I should feel relieved. Daniel’s parents being here wouldn’t help us to get back to the way we were, to return to what I now know I’ve been missing almost as much as Joshua. I know logically that I want to keep to my promise not only to Nicholas and Phoebe, but to myself and to Daniel. I know I have a concrete plan to try to touch something of Daniel’s or Joshua’s if I feel myself fade. But still, fear is settled deep in my bones and it stirs at the thought of Diane and Paul leaving us, at the silence of the house when Daniel is at work every day.

‘We’re all packed up,’ she rattles on. ‘I’m sure we’ll be back again at some point. It goes without saying that if you want us to come again, then you just need to let us know.’ She leans forward, to brush an airy kiss against my cheek. ‘We’re just trying to do the right thing,’ she says.

‘Of course,’ I tell her, trying to make my voice stronger, more certain than it is. ‘We’ll get there, won’t we, Daniel?’

We all stand around awkwardly, as though we are talking about the renovation of a room, or a pile of paperwork.

We will get where?

Paul appears with their case, his jacket zipped up so high that we can only just see his face. The case is huge and I realize they were planning on staying for much longer than they have. At least they tried. I still haven’t told my dad what has happened to Joshua. If I did, would he be here with a too-big suitcase, plans bigger than he could manage? I think of the other Erica talking about him as though he was part of her and then shake my head. No. Don’t go there.

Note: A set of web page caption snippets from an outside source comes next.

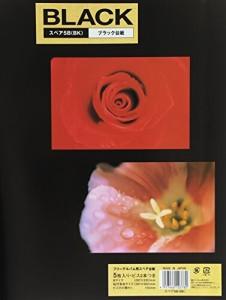 FUJICOLOR スペアアルバム台紙 フリー スペア 5B(BK) ( F10B BK 用 ) ( 台紙5枚入 ) ( ビズ付き ) 1~10ペー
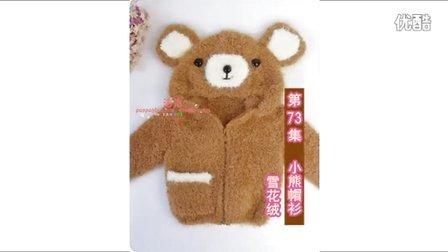 第73集 小熊带袖帽衫织法 泡泡编织 视频教程 织毛衣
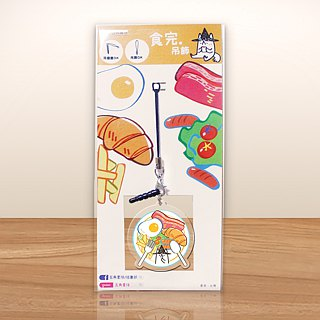 Pentagram / finished food. Acrylic strap
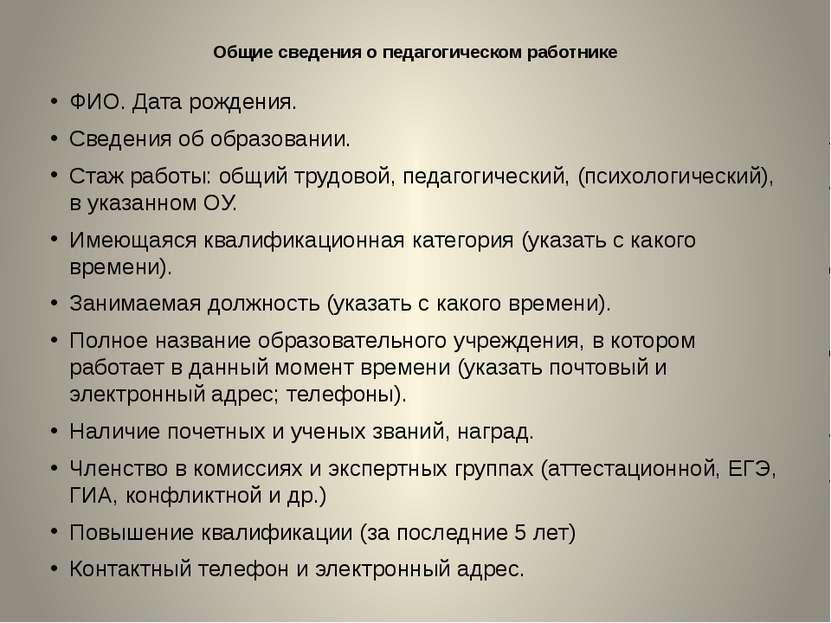 Общие сведения о педагогическом работнике ФИО. Дата рождения. Сведения об обр...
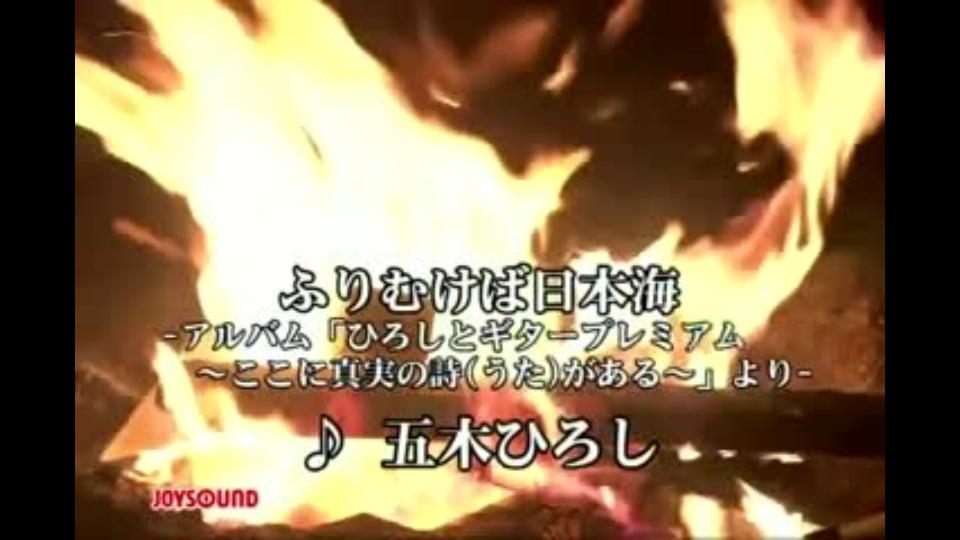 ふりむけば日本海 -アルバム「ひ...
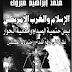 كتاب الإسلام والغرب الأمريكي بين حتمية الصدام وإمكانية الحوار تأليف محمد إبراهيم مبروك pdf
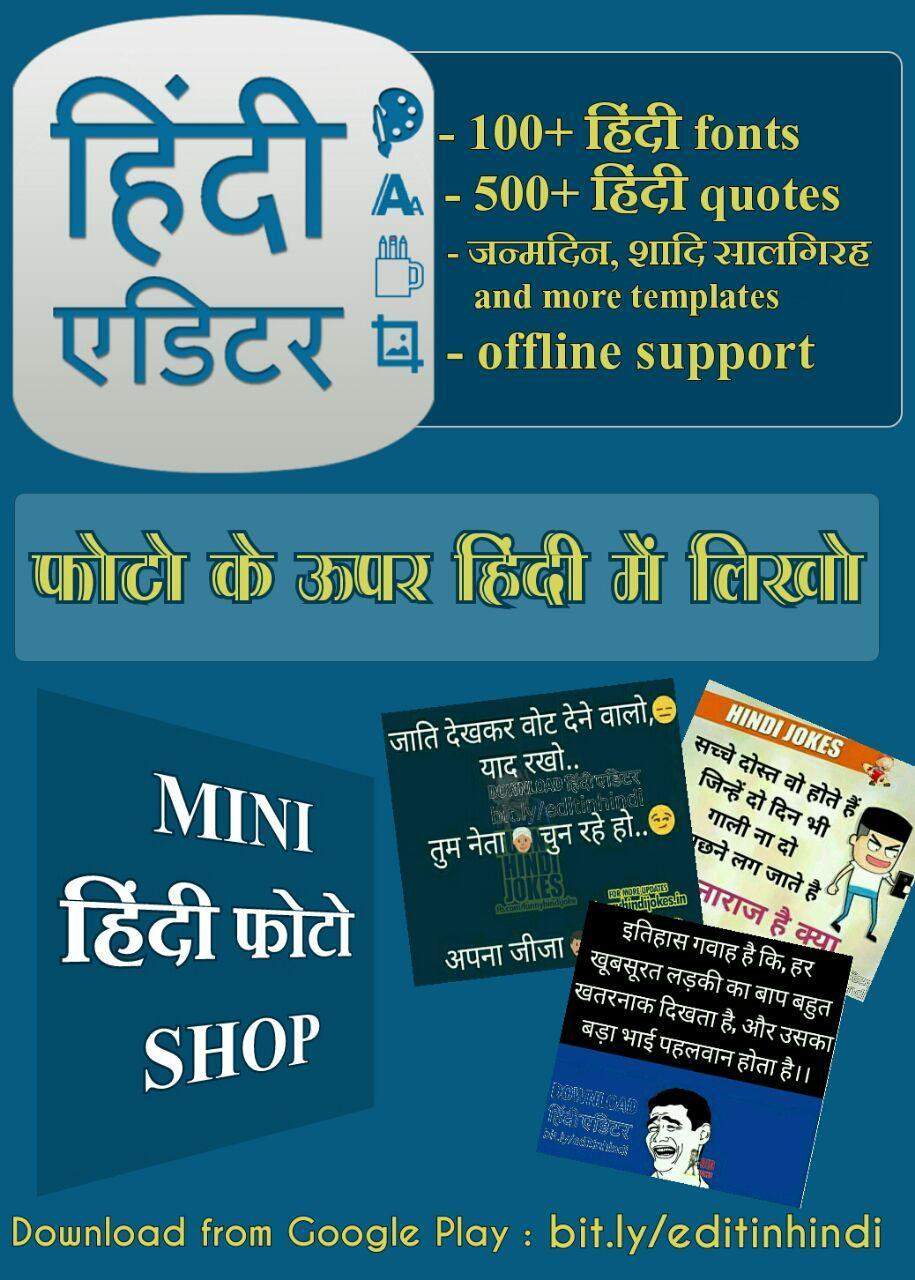 Hindi Photo Editor-Text on Image, GIF Poster Maker for Android - APK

‘Ready to go, love?’ Paul asks Diane. He nods at Daniel, at me. We help them into the car, the freezing wind snaking around us, whipping into our house.

***

‘I’m late for work,’ Daniel says when they’ve gone. ‘Will you be …?’ he doesn’t finish but I know what he means.

‘I won’t go,’ I tell him.

‘But you’ll be on your own all day. Maybe you could call the museum, talk to Carl about some hours or something?’

I push down the irritation that springs inside me. I don’t want to be annoyed with Daniel. It is not part of my plan. But Carl is the last person I want to talk to. My maternity leave was meant to last until next spring and now, without a baby, this seems implausible. But what is more implausible is sharing this awful time with the loud, brash Carl who wouldn’t understand my grief if it slapped him in the face.

‘Okay,’ Daniel says, seeing my expression. ‘I know it’s probably too soon to think about the museum again. You need a focus, or an escape that isn’t your other life. Just think about it, okay? The book, if not the museum. Or call Zoe or your mum and get them to spend a bit more time with you. They keep asking me about you. You’re shutting them out. You’re shutting everything out. I know you’re grieving, but we have to try and grieve and live at the same time. It will get easier. It has to.’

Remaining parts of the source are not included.